I'm curious if someone here once did this.
Because I really like the feel of telecasters but most shops don't have them tuned this low . Is it doable or should I look for a different guitar for drop B/A?
Right now I am looking at a second hand Mexico fender telecaster (maybe swap the pickups?). I will be playing thru a 5150 212 combo.
Can someone help me out?


----------



## bstigen97 (May 2, 2016)

A guy I jam out with from time to time has a standard telecaster (SS configuration) tuned to usually Dropped A or G#, it goes straight into a Line 6 DT25 Head with an Orange cabinet and it sounds brutal!

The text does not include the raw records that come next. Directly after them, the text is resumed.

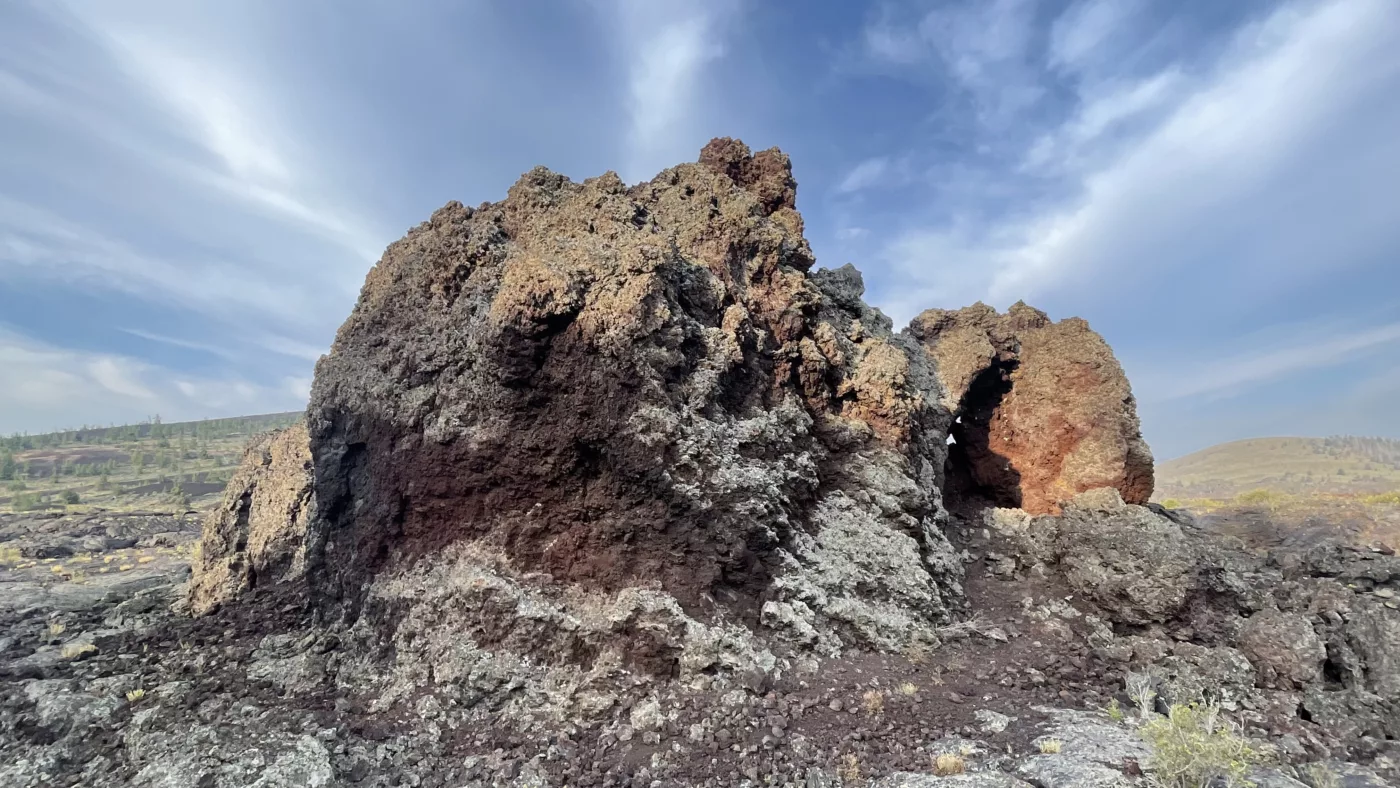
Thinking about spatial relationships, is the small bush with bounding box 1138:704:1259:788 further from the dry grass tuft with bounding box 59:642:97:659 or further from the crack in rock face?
the dry grass tuft with bounding box 59:642:97:659

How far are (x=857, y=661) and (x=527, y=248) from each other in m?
8.92

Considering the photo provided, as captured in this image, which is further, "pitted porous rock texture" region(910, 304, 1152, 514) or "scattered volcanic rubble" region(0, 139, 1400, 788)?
"pitted porous rock texture" region(910, 304, 1152, 514)

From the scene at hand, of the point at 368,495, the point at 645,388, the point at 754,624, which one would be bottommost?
the point at 754,624

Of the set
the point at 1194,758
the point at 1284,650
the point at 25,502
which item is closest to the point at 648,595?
the point at 1194,758

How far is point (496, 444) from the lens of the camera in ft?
32.2

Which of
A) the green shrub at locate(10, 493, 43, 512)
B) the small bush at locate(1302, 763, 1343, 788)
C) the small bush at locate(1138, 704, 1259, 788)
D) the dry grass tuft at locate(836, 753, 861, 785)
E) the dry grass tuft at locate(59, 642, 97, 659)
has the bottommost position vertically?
the small bush at locate(1302, 763, 1343, 788)

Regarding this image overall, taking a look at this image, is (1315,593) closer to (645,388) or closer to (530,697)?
(645,388)

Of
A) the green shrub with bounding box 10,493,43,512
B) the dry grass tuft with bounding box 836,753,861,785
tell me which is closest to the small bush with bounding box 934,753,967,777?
the dry grass tuft with bounding box 836,753,861,785

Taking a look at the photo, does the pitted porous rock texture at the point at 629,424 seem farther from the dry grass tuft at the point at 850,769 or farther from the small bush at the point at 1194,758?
the small bush at the point at 1194,758

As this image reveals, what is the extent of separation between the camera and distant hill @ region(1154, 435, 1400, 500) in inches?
2795

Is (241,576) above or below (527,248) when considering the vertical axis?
below

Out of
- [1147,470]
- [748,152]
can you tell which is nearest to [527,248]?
[748,152]

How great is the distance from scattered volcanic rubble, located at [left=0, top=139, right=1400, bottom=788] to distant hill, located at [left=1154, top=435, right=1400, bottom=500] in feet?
205

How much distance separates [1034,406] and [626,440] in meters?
12.1
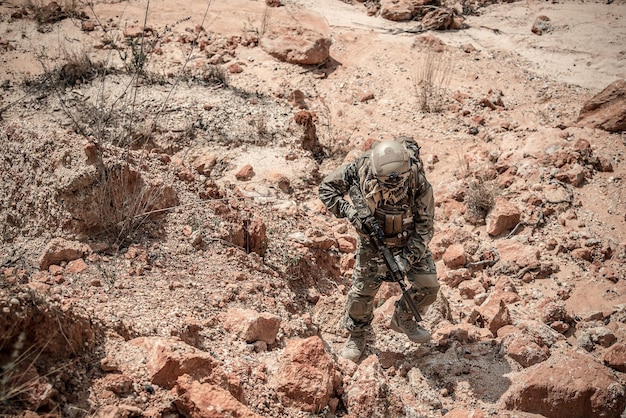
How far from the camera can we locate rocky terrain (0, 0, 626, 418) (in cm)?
278

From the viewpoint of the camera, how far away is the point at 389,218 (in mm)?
3643

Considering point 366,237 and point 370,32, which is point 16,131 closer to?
point 366,237

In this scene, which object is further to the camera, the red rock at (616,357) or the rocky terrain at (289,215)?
the red rock at (616,357)

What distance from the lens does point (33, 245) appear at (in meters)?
3.54

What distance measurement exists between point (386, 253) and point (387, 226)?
19 cm

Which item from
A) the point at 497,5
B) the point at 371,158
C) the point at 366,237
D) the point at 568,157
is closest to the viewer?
the point at 371,158

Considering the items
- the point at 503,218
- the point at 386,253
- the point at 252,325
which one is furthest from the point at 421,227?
the point at 503,218

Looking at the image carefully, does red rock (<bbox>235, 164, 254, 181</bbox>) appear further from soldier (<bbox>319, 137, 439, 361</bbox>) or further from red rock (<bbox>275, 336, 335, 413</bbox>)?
red rock (<bbox>275, 336, 335, 413</bbox>)

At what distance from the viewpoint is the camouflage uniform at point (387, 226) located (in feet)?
11.8

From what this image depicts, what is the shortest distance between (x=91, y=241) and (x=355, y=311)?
6.27ft

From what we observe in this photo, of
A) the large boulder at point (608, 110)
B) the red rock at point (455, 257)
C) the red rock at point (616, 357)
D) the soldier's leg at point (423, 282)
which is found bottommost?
the red rock at point (455, 257)

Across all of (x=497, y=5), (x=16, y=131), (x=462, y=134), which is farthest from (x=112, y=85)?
(x=497, y=5)

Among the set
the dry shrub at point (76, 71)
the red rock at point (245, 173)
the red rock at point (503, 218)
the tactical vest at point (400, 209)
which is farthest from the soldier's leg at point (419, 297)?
the dry shrub at point (76, 71)

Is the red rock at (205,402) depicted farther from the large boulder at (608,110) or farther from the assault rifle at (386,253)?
the large boulder at (608,110)
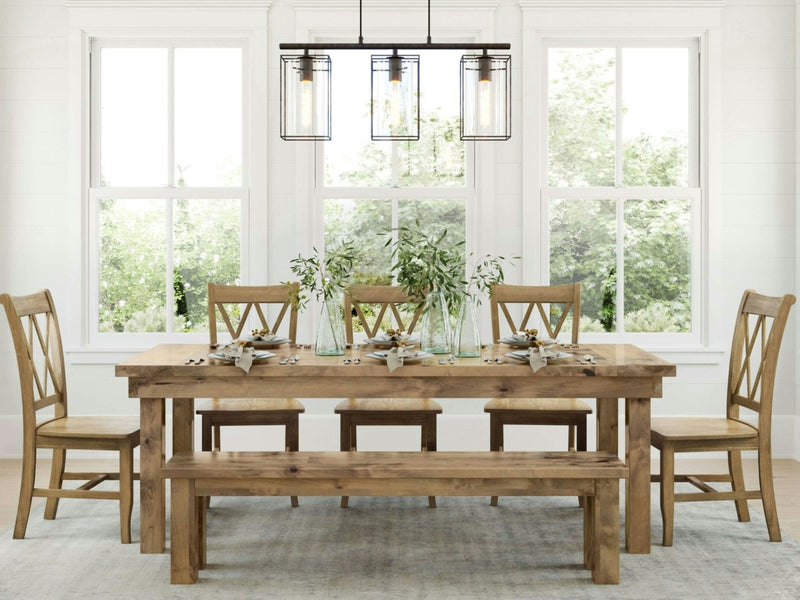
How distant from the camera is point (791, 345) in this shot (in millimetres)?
5094

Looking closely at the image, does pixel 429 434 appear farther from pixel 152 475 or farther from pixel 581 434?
pixel 152 475

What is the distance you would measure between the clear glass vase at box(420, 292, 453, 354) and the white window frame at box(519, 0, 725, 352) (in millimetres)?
1577

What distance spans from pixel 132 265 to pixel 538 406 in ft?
8.27

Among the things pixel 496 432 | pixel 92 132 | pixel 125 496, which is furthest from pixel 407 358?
pixel 92 132

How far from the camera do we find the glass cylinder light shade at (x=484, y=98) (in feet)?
10.3

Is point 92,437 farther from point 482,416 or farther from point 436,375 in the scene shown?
Result: point 482,416

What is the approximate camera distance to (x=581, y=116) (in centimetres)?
506

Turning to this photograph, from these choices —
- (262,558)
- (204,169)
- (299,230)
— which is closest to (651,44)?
(299,230)

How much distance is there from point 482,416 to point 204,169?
212cm

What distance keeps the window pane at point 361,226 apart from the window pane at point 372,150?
12 cm

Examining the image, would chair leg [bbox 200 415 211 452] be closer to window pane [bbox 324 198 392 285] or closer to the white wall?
the white wall

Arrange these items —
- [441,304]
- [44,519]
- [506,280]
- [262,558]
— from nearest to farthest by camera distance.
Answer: [262,558], [441,304], [44,519], [506,280]

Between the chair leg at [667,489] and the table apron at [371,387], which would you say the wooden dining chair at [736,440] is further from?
the table apron at [371,387]

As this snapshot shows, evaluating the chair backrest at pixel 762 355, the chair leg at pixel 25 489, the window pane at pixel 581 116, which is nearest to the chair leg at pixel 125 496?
the chair leg at pixel 25 489
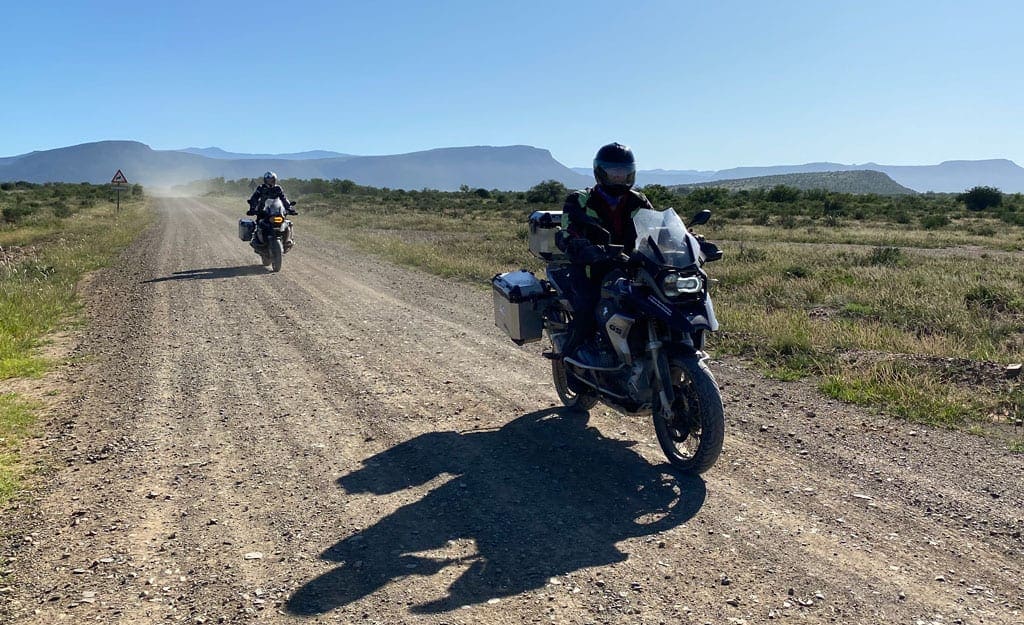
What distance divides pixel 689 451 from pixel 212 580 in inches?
118

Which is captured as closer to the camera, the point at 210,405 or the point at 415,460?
the point at 415,460

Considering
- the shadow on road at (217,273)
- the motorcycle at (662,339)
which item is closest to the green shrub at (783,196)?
the shadow on road at (217,273)

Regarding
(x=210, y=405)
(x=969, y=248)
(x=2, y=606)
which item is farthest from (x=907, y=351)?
(x=969, y=248)

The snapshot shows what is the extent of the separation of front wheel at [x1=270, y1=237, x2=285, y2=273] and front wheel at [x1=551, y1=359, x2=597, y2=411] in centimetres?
1011

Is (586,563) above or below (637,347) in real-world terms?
below

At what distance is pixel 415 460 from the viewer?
16.4ft

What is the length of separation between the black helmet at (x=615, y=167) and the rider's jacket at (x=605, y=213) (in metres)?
0.08

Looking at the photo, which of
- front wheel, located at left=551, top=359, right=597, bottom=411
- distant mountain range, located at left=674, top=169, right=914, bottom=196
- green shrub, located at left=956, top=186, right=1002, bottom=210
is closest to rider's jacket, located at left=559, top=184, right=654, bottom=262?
front wheel, located at left=551, top=359, right=597, bottom=411

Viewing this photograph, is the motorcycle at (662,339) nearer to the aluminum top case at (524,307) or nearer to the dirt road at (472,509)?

You'll just need thick as hell strings, I think he uses a .74 for the A? I can't say for sure.


----------



## stevexc (May 2, 2016)

A Tele will work for B or A tuning just as well as any other 25.5" guitar - that's arguably the most common scale length for 7-string guitars. You won't even need that thick of a string, depending on your taste for tension. A .056" will work for B, although a .059"-.064" is more common.

You may want to swap the pickups for something hum-cancelling but I found that the overall tone of a single-coil works pretty well for low tunings. If you want a humbucker, though, the Seymour Duncan Hot Rails sound great.

The only thing that may give you issue is the saddle for the low B, if it's the traditional 3-saddle style bridge you may not necessarily be able to intonate easily. IIRC though most MIM teles lately have been using modern-style 6-saddle bridges which won't give you much of an issue.


----------



## jimmy906 (May 2, 2016)

Fender made a blacktop baritone telecaster, which has a 27 inch neck. Made for B to B tuning!
someone just put one up for sale on reverb, i don't know if they still make them anymore.
They are kind of hard to find.


----------



## NSE (May 2, 2016)

The Jim Root tele is factory set up for Drop B and I assume easily capable of A


----------



## cip 123 (May 2, 2016)

Open B and Open C here with a Tele.


----------



## jeremyb (May 2, 2016)

I used to have my tele in drop A, with a D'addario light baritone set on it, 13-62 

Harder to intonate tho', better off getting a blacktop baritone!


----------



## toner (May 2, 2016)

I use Ernie Ball 12-56 with a wound 22w-24w on the 3rd string, for Drop B.


----------



## austink (May 3, 2016)

I have never even thought of going low with my tele. It may be something I have to try.

But as everyone else has mentioned, just be mindful of the saddles on there. I have the 3 saddles and it is definitely a compromise when it comes to getting intonation correct.


----------



## rockskate4x (May 6, 2016)

25.5" scale length does it!
Tele pickups can have great grind and clarity for lower tunings, but your milage may vary. Single coil hum might be a turn-off, and I also wouldn't necessarily expect a super compressed "chuggy" tone. 
Look out for 3 saddle bridges. Intonation can be a beotch.
As with any guitar going from regular strings to super fat strangs, expect to need the nut filed.


----------



## deluxeg (May 6, 2016)

NSE said:


> The Jim Root tele is factory set up for Drop B and I assume easily capable of A



The Jim Root guitars come with .09s in standard tuning.


----------



## Mprinsje (May 8, 2016)

Any guitar will do any tuning as long as you put the right strings on it and set it up right.


----------